Govt mulls long-term boost for SMEs
Thorough investigation
Since the end of May, the Ministry of Industry and Information Technology (MIIT), the NDRC, the MOF, the PBC and the China Banking Regulatory Commission have all made field investigations in eastern, central and western regions on the difficulties faced by small and micro-sized enterprises.
The MIIT report says that according to its investigation, the financial problems faced by small and micro-sized enterprises include a low proportion of direct financing, insufficient cash flow and high borrowing costs. Moreover, small and micro-sized enterprises are struggling amid an appreciating yuan, rising labor costs and price hikes for resources and energy, not to mention various kinds of taxes and fees.
According to a survey carried out by the National Bureau of Statistics (NBS) among 39,000 industrial enterprises with annual sales volume below 20 million yuan ($3.26 million), only 21.1 percent of small and micro-sized industrial enterprises maintained "good" or "very good" operations in the first quarter, which was 1.7 percentage points lower than the figure at the end of last year.
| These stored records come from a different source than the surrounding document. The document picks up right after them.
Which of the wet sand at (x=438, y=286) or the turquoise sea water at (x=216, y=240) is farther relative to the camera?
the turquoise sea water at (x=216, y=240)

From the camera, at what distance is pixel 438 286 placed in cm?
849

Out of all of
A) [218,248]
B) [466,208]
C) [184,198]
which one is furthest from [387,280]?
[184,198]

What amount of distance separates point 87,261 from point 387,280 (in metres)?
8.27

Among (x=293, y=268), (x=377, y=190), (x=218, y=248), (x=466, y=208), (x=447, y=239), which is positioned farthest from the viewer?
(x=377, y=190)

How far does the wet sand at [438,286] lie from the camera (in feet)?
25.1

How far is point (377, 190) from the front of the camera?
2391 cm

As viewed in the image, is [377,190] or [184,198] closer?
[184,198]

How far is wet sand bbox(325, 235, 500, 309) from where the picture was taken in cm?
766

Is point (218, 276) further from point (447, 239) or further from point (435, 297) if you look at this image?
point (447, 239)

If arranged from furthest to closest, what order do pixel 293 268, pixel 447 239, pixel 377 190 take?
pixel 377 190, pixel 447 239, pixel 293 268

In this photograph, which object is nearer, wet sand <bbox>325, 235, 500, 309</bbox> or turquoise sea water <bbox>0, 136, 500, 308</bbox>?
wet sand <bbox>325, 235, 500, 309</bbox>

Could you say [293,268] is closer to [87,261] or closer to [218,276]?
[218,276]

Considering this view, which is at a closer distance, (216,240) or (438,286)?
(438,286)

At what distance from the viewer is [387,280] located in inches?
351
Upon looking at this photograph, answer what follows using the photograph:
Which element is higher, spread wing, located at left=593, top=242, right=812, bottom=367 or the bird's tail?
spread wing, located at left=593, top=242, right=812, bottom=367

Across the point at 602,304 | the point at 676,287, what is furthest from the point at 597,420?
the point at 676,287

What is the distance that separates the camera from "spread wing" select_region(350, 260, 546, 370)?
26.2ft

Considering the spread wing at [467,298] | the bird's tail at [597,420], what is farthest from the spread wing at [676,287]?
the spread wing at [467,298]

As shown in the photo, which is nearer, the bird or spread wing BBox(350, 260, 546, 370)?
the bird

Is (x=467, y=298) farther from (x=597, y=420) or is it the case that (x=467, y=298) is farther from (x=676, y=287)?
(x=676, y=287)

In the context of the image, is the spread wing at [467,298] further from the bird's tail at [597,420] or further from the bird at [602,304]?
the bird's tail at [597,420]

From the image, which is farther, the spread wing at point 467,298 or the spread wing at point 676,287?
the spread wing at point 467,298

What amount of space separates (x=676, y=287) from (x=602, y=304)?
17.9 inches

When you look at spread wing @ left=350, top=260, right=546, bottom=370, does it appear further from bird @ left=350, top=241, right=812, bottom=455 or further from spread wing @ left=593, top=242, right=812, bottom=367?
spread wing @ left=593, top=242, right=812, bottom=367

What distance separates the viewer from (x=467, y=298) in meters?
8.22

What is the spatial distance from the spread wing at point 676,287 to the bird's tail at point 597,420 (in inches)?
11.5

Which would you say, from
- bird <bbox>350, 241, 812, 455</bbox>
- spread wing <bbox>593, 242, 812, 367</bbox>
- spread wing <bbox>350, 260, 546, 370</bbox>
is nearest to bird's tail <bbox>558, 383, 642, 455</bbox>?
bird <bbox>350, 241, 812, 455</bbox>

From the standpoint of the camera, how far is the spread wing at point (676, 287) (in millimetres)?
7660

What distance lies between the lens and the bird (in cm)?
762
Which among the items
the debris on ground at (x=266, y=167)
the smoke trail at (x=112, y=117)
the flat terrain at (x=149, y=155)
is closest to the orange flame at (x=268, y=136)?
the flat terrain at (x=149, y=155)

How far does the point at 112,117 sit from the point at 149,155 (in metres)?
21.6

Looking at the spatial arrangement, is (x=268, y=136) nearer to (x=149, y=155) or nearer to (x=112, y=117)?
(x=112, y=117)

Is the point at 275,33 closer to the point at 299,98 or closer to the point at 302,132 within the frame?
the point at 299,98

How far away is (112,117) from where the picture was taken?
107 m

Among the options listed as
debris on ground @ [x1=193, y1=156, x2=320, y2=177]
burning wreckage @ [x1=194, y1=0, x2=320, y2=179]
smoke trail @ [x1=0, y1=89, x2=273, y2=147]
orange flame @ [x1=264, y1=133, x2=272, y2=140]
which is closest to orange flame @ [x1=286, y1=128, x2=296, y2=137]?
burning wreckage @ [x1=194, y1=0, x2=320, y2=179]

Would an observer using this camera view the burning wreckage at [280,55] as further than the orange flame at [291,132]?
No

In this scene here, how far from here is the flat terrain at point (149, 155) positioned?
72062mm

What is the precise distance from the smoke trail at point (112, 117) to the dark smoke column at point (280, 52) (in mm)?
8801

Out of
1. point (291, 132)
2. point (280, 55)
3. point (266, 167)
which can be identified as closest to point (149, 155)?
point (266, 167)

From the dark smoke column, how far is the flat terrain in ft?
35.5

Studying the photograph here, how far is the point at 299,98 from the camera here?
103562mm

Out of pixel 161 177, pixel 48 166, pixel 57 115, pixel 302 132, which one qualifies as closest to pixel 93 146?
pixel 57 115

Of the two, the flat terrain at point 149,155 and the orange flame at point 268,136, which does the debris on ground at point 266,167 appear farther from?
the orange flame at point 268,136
Particularly, among the micro-sized enterprises, only 18.3 percent had "good" or "very good" operations. Manufacturing and export-oriented enterprises in Guangdong and Zhejiang provinces and Chongqing Municipality saw their orders reduce by 20-30 percent.
The NBS investigation report says on addressing the difficulties, 57.14 percent of small and micro-sized enterprises think the government should help them obtain more credit, reduce logistics fees, cut or exempt taxes, help them improve management, adopt policies to attract professionals, and promote consumption.
During a fact-finding mission in South China at the beginning of July, Premier Li Keqiang held an informal discussion with local small business owners in Guangxi Zhuang Autonomous Region on July 8, saying that the government will unleash several favorable policies to support small and micro-sized enterprises.